Recently, I handed over one of my plays for development to a producer and a group of professional actors. I say handed-over, because it as done with some reluctance and internal struggle before I could do so.
On the one hand, as with every scriptwriter, I really wanted to hear the play come to life. I wanted to hear the characters, to test the pacing and the dialogue and see what audience engaged with, and what didn’t work. I needed to know if the play worked as well outside my head as inside it.
On the other hand, I was full of fear. Fear that the work was terrible, that everyone who worked on it knew it too, but was too polite to tell me. Fear that the audience would feel sorry for me and avoid all eye contact, knowing I was just the crappest writer ever.
Keep in mind, I’m in a country that is not my own, with actors accents and intonations that are totally different from the ones I’d heard in my head as I wrote the play. I worried the words were going to get lost in the subtleties of interpretation, colloquialisms and regional accents. It is also a story I’ve carried in my head and worked on for years. I’m so used to having the main character around, he feels like a friend. I almost couldn’t bear to hear him change, at the hands of an actor who didn’t know him as well as I did. Weird, huh?
Overwhelmingly, I felt like I was putting my heart on a plate, and handing it to a group of people who I didn’t know, to let them gently dissect it between them.
The development process culminated in a live read to a public audience, to get as broad a view as possible on the work. That’s when all the limiting thoughts rolled in, the imposter syndrome, the self-doubt.
I didn’t sleep much the night before the reading. Small grabs of rest were filled with different disaster dreams. The first was that I’d given the producer the wrong version of the script. In the second dream, the actors refused to perform the play because of its poor quality. In the third I watched audience members walk out mid-show.
Friends who were attending the reading, received last-minute texts I’d carefully constructed, advising that I was totally ok if they couldn’t make it to the show, it wasn’t going to be a big deal at all, hardly worth leaving the house for, in fact. I turned the stress on myself and told my husband three hours beforehand that I didn’t think I could attend the performance.
Luckily, in his brilliantly nonchalant way, he just said, “Oh no you don’t. You’re not sabotaging yourself on my watch. We’re going.”
When the time finally arrived to start the show, I took my seat in the far back corner and curled myself into the foetal position, muttering quietly to myself that I really needed to grow a thicker skin.
As it turns out, it was much more educational and far less scary than I’d expected. Actually, it was completely exhilarating hearing brilliant actors bring the words to life, far better than I’d written them. I can’t express enough the value that great actors bring to scripts, it constantly blows my mind.
For the script itself, it was clear some lines worked better than I’d imagined, but one line I thought was pretty funny just wasn’t. A couple of character interactions needed some reworking and a few issues needed resolving.

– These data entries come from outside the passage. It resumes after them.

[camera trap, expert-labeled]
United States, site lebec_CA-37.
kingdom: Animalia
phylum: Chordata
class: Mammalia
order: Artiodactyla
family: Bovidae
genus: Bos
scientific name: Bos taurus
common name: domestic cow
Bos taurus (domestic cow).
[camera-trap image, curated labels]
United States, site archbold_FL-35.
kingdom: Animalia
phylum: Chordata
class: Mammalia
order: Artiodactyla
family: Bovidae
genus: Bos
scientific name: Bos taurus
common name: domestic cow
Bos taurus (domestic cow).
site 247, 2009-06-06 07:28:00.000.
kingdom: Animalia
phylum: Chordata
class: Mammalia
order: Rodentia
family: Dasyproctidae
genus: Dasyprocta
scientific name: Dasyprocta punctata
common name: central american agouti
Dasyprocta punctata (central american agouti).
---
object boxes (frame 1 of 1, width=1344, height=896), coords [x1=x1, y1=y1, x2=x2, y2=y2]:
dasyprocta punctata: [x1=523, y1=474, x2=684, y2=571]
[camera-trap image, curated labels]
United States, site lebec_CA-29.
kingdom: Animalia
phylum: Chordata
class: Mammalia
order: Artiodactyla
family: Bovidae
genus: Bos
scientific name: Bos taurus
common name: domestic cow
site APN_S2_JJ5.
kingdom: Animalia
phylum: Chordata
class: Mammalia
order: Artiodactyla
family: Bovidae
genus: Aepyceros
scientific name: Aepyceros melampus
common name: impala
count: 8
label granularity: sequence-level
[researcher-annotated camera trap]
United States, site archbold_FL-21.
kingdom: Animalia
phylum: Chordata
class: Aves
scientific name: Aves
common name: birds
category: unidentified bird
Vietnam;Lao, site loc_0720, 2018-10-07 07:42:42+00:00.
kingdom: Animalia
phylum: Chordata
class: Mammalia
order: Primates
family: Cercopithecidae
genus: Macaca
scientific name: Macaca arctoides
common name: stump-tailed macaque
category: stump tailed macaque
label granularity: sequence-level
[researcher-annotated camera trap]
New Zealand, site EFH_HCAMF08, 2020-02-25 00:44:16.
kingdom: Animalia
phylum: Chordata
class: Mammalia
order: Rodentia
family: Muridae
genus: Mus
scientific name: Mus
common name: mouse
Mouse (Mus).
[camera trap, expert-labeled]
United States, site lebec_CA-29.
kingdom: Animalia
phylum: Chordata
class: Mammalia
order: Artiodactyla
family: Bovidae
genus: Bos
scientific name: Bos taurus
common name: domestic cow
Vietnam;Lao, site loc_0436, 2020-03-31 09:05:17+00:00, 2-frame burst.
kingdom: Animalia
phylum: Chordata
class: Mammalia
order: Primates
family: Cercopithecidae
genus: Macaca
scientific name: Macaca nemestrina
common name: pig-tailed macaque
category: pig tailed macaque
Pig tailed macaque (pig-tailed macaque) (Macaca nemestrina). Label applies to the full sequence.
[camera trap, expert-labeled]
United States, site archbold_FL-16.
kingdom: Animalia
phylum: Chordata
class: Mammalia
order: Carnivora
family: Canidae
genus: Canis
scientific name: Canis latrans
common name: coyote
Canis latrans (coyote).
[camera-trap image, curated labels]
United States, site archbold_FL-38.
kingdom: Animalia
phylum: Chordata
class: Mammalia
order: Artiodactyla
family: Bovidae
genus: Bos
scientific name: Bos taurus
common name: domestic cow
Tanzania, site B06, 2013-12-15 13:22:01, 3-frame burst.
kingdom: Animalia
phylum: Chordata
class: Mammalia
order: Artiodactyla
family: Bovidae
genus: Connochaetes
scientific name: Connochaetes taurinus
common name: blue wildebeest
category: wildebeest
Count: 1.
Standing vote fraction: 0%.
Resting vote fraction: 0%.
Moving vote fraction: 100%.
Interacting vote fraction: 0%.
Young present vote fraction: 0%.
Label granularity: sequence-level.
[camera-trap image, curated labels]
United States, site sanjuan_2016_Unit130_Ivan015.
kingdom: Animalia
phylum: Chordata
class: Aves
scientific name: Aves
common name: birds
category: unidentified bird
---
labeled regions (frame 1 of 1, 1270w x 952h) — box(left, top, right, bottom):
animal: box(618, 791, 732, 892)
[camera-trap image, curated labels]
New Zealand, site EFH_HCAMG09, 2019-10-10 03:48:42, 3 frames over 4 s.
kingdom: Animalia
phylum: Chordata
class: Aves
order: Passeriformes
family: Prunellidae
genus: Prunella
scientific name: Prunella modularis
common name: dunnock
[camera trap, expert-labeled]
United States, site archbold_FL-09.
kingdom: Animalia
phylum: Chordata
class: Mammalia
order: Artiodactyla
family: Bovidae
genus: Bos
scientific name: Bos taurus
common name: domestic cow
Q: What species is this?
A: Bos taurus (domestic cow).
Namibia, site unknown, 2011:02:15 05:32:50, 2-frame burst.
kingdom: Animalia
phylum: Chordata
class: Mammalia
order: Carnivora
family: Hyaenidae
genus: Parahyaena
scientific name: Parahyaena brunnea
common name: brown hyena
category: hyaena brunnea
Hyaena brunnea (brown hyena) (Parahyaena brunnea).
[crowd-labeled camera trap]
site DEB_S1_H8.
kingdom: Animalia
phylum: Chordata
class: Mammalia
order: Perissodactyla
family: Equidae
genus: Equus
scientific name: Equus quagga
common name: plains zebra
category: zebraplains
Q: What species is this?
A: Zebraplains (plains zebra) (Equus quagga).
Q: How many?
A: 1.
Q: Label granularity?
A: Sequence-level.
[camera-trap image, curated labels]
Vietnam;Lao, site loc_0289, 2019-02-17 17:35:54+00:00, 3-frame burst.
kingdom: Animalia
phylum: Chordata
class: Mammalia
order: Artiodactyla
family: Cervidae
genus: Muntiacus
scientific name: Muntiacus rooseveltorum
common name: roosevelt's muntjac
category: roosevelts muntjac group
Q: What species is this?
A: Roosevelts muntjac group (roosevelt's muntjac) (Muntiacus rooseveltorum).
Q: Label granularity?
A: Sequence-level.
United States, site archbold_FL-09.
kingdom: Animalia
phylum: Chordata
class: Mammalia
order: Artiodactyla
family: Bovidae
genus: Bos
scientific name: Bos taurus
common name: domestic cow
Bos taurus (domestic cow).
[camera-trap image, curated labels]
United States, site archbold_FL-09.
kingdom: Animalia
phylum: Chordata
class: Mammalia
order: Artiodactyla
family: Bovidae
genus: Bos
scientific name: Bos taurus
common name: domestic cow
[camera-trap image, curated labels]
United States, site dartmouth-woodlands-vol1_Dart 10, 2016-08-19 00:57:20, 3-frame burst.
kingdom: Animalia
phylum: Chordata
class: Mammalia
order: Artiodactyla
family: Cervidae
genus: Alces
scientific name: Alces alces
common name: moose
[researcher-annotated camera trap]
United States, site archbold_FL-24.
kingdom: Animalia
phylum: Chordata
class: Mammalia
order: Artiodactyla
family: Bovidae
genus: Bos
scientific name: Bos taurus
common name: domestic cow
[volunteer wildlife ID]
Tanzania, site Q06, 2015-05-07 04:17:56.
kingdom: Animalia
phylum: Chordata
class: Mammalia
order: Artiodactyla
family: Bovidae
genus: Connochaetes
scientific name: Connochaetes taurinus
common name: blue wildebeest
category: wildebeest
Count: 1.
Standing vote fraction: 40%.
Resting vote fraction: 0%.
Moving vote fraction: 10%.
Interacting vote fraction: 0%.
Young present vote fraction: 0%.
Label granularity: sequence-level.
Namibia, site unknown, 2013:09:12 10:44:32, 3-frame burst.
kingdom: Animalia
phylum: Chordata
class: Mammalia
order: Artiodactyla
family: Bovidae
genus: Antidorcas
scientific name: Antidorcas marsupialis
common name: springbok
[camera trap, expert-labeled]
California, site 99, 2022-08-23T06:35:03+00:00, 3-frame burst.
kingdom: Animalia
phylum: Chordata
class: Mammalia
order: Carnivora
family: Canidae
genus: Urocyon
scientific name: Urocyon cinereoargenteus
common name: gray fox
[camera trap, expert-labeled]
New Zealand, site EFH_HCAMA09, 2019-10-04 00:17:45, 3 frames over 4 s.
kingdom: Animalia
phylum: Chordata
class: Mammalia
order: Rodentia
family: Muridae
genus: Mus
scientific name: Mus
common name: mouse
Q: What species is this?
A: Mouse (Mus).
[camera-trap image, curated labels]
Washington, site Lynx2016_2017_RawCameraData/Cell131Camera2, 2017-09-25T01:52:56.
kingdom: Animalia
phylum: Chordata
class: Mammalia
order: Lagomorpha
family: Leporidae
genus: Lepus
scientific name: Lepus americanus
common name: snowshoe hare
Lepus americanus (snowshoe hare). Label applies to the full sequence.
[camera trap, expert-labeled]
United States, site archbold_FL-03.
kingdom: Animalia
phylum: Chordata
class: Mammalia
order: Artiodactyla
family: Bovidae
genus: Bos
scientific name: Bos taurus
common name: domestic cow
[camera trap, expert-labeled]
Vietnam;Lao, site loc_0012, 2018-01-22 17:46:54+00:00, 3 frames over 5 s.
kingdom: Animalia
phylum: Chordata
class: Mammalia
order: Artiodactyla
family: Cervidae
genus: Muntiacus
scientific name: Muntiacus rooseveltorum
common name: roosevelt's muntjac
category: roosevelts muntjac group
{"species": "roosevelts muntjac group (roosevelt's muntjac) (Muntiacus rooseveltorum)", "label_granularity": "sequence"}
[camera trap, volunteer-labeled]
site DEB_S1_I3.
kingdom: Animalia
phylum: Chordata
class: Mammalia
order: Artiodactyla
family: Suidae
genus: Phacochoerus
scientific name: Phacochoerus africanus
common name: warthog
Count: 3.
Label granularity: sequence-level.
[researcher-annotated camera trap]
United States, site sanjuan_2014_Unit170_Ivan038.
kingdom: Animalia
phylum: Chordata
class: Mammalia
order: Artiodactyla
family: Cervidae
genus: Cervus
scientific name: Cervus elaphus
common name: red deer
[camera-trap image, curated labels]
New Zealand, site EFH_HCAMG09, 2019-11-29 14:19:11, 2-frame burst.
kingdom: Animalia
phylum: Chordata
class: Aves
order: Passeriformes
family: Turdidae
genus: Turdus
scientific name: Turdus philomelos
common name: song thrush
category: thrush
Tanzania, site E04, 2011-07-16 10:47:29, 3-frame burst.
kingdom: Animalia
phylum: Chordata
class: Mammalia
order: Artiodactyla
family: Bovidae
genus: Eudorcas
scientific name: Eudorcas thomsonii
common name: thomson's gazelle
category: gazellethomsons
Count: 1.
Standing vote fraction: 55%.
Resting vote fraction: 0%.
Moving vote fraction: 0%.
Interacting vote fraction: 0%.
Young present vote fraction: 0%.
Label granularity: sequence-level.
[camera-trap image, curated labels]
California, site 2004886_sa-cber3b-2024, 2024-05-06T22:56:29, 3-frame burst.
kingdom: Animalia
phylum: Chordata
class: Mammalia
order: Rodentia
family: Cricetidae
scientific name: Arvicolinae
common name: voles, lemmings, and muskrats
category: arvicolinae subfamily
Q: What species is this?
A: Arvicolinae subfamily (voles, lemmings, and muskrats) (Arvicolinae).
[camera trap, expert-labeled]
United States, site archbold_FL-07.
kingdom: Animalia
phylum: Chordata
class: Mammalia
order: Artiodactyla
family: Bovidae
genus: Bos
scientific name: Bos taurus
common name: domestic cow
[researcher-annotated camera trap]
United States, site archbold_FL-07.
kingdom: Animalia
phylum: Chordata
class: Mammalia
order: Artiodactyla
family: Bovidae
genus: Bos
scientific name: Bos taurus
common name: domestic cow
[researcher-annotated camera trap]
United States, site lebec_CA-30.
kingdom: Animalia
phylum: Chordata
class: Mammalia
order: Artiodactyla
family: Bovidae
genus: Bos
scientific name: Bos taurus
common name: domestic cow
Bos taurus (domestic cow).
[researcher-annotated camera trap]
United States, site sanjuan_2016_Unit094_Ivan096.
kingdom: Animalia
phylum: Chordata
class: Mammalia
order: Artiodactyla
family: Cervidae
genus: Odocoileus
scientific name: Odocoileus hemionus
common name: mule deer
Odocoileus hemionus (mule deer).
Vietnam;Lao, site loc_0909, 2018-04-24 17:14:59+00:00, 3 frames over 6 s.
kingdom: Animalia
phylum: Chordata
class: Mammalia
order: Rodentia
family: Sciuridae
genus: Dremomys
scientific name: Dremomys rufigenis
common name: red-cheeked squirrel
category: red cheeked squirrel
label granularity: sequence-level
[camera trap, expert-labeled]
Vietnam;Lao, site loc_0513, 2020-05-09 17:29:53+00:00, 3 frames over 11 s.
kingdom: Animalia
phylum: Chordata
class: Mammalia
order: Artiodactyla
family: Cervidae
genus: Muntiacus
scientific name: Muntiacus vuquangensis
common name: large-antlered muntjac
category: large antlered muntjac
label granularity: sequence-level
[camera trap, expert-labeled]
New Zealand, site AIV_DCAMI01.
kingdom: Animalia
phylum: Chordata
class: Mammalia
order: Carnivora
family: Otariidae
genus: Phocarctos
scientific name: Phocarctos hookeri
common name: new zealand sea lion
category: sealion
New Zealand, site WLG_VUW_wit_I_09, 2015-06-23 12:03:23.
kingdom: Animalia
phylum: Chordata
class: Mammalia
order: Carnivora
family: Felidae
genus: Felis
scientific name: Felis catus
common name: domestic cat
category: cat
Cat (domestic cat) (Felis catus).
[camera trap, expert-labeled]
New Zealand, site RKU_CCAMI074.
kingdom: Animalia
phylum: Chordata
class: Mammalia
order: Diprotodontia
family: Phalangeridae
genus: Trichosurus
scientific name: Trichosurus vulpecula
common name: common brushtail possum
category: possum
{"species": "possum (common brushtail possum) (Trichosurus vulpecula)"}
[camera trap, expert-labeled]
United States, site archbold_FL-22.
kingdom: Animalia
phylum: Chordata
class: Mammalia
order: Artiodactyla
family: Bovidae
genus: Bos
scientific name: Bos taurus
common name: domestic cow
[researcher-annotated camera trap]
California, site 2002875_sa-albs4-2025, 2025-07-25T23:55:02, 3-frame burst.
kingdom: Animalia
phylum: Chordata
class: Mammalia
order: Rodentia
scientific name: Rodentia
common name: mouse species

I can fix the problems, and hearing it live was like putting a magnifying glass to each page, showing up the things to tweak, and the opportunities to dig a little deeper. It’s such a valuable process, even if we go through such angst to get there. The audience feedback was better than I expected, encouraging and helpful. There seemed to be an authentic interest in the story, which gave my confidence a boost.
I know that scriptwriting is a collaborative exercise, and writers need to know when to let their scripts go, but I still can’t help but direct my plays as I see them being performed. This is a control freak character flaw I know, but at least I keep those thoughts to myself.
Hopefully one day I’ll learn to hand over scripts with ease. Maybe I need to meditate away the control freak. I definitely need to stress out less.
But then again, maybe it’s all just part of the writing roller-coaster.